Your Involvement: Focus Group Report

I. Summary of Project

Rockwood held a series of focus groups on Oct. 8, 2018, involving various parent and staff populations represented in our school community. Through the focus groups, the district gathered information to help our goal leaders as part of the strategic planning process. Groups were facilitated by Mr. Glenn Hancock, director research, evaluation and assessment, and Ms. Cathy Orta, executive director communication, with the assistance of Rockwood Communications team members.

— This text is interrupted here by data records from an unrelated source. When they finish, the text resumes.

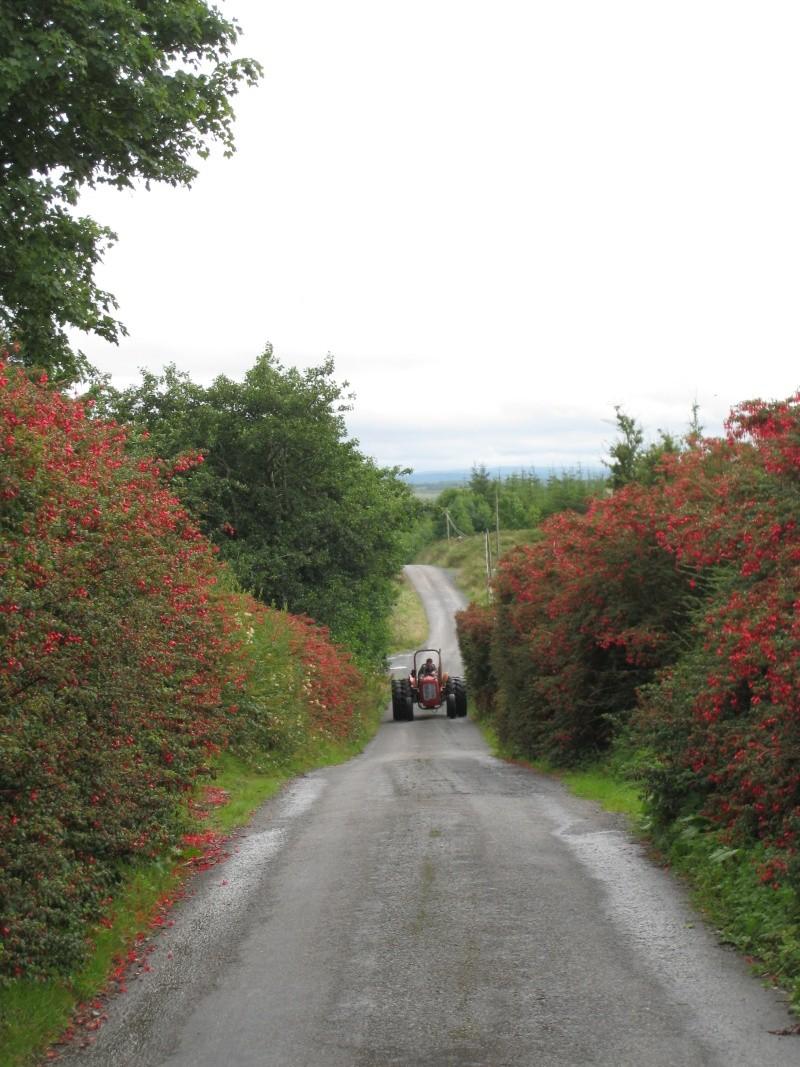 Un petit coin de Burren Img_9110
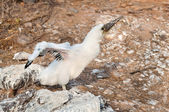 Booby chick stretching its wings. — Stock Photo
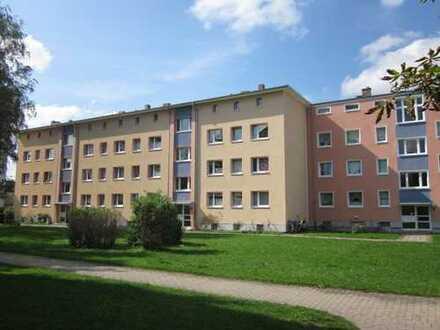 Traumhaft renovierte 3 Zimmerwohnung mit Balkon sucht Sie!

Overall, common themes among focus group participants included these top priorities:

  1. Students need to develop critical thinking skills.
  2. Students need opportunities for exploration. This includes exploration in curricula and interests connected to potential careers, as well as assessment that offers authentic experiences.
  3. Students need to understand themselves as a person and a learner. They need to be able to answer the questions: What are my unique interests? How do I learn best? How do I advocate for myself?
  4. Students need to develop empathy. It is important that students have the ability to converse and communicate with others in a responsible, respectful manner. 5) Rockwood needs to focus on the process, rather than the product. It’s vital that parents understand the learning process in order to see their child’s growth. It’s much more than a final grade or end product.

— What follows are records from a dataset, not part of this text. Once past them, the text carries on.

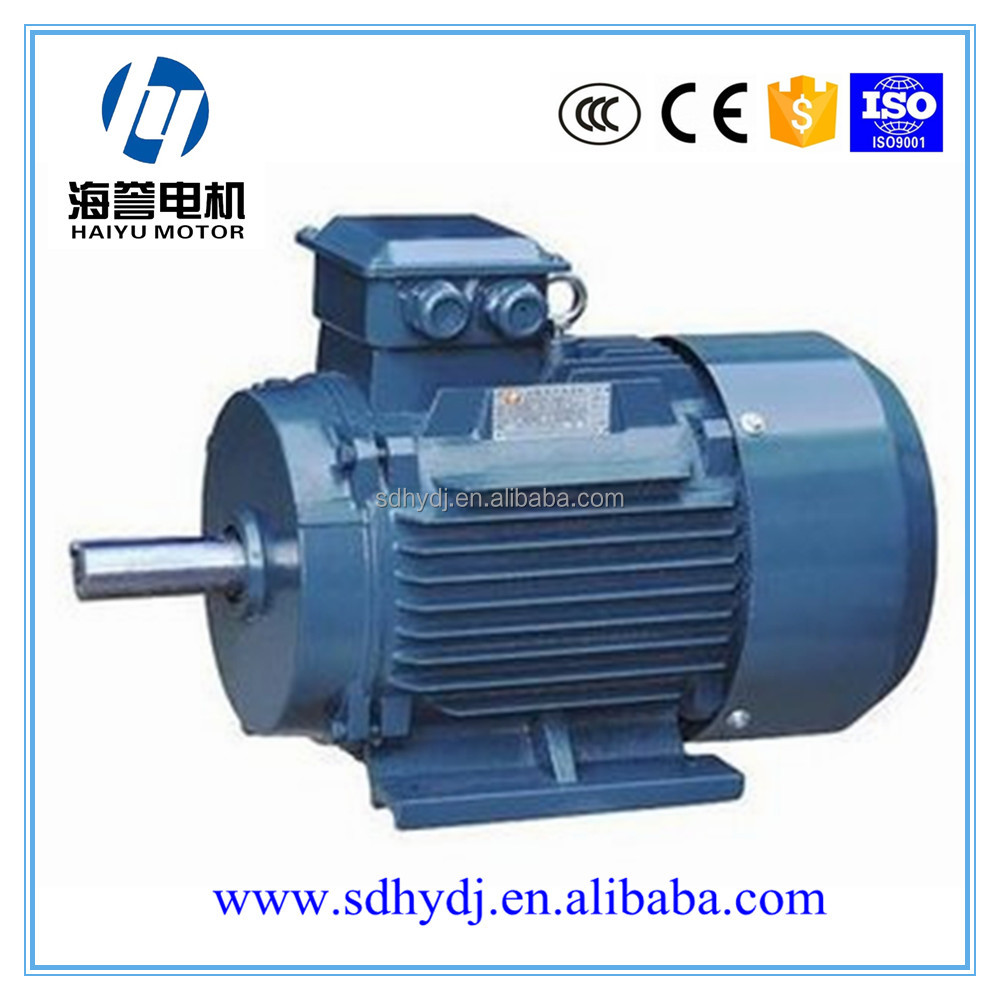 professional electric motor direct factory supply sport rim motor
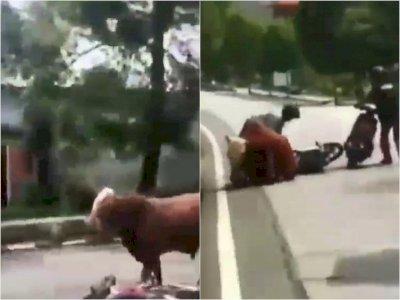 Waduh! Seekor Sapi Ngamuk di Jalan Raya Tuban Jatim, Seruduk Sejumlah Pengendara Motor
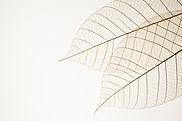 Duas folhas secas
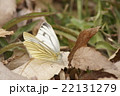 スジグロシロチチョウ 22131279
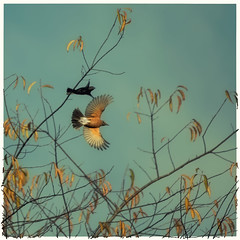 Fly away with me (jeanne.marie.) Tags: americanrobinturdusmigratorius aqua autumn birds color copper fall flight flying golden sky 100xthe2016edition 100x2016 image99100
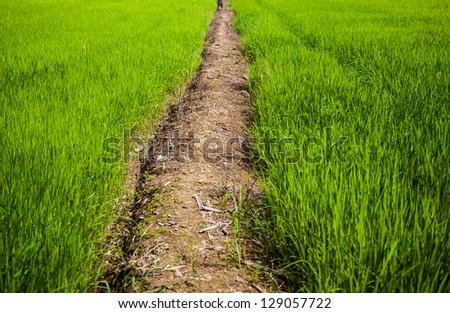 rice field and walk way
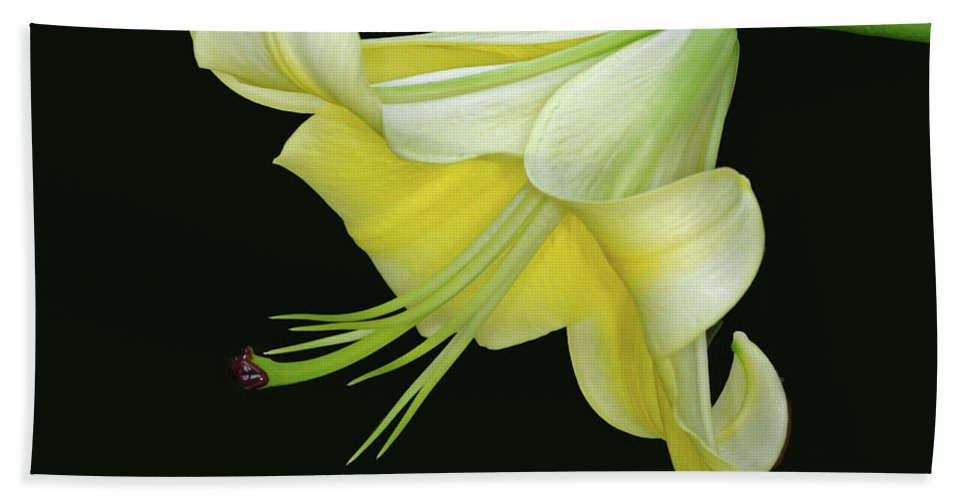 Lily Bath Sheet featuring the photograph Yellow Lily by Dave Mills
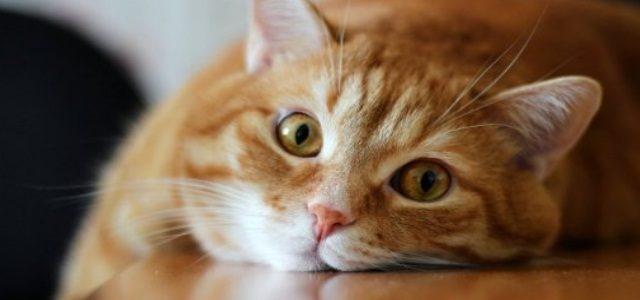 кастрация кота на дому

II. Focus Group Invitation

Rockwood Communications invited the community-at-large to join in these focus group discussions through an online form. The district shared an open, online process where any member of the Rockwood school community could reserve a space at the focus group table. This opportunity was communicated via our district/school websites, Rockwood eNews distribution to more than 40,000 emails, the district’s social media channels (Facebook, Twitter and Instagram), school channels via principal e-communication, during the State-of-the-District presentation held on Sept. 26, as well as the district’s print newsletter that is mailed to more than 150,000 residents. The focus groups were held after the conclusion of the districtwide Thoughtexchange. This online discussion included 1,353 participants who shared 792 responses and provided a total of 21,853 star ratings. The focus group discussion was designed to gather information from the members of the Rockwood school community who wanted a more personal conversation regarding the future of our school district.

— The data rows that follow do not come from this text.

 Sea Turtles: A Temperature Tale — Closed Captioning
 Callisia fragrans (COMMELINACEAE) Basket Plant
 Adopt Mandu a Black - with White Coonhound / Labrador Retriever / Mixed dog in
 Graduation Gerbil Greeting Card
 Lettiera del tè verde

III. Participant Demographics

Seventeen participants took part in five focus groups. All were women with children in multiple schools: four in early childhood programs, nine in elementary schools, five in middle schools and eight in high schools.

IV. Perspectives

Participants shared a common belief that Rockwood had a well-established foundation in academics. Many shared this was the reason they moved to the district, so they could take advantage of the excellent curriculum and instruction for their children. When asked what our students needed to be successful in learning and life, they shared the following:

  • Strong communication skills: To be successful, students need to learn the soft skills of communicating within a team. It’s important that students collaborate and work together. A strong foundation in interpersonal skills will help guide students throughout their lives.
  • Critical thinking and problem solving: Interest, curiosity and excitement for learning are needed by all students. Our curricula should focus on the process, as well as the outcome.
  • Perseverance: Students need to value grit and stick-to-itness vs. having the academics come too easily. Challenge students so they can expand their learning.
  • Determine fact from fiction: We live in an information-rich society. Students need to understand that they can’t always be dependent on Google for accurate information.
  • Safe schools: Our kids need to be safe in order to learn.
  • Differentiation: Not all kids learn the same. Schools need to let children know there are different paths to success—in learning styles, assessment and interests.
  • Champions: Students need advocates in schools. They will believe school is a safe, calming place if they know adults care.
  • Leadership training: Teach kids to be leaders. Give them opportunities to show their strengths and lead.
  • Empathy and kindness: Students need to be kind and relate well with each other. The social and emotional aspect of school culture must be a priority for students to be successful in life.
  • Hands-on learning: Discovery though doing is important. Children learn best when they are actively engaged in the process.
  • Diversity: Students need to be exposed to greater levels of diversity. They will have a better grasp of life beyond high school as they enter a more global society.
  • Balance: Parents feel a tension in wanting children to be prepared for the best colleges; however, this can cause kids to feel stressed. Some parents would love to see secondary students take more of the arts and humanities, as well as courses to prepare them for "real-life" situations, such as writing a resume, balancing a financial account, or composing an email.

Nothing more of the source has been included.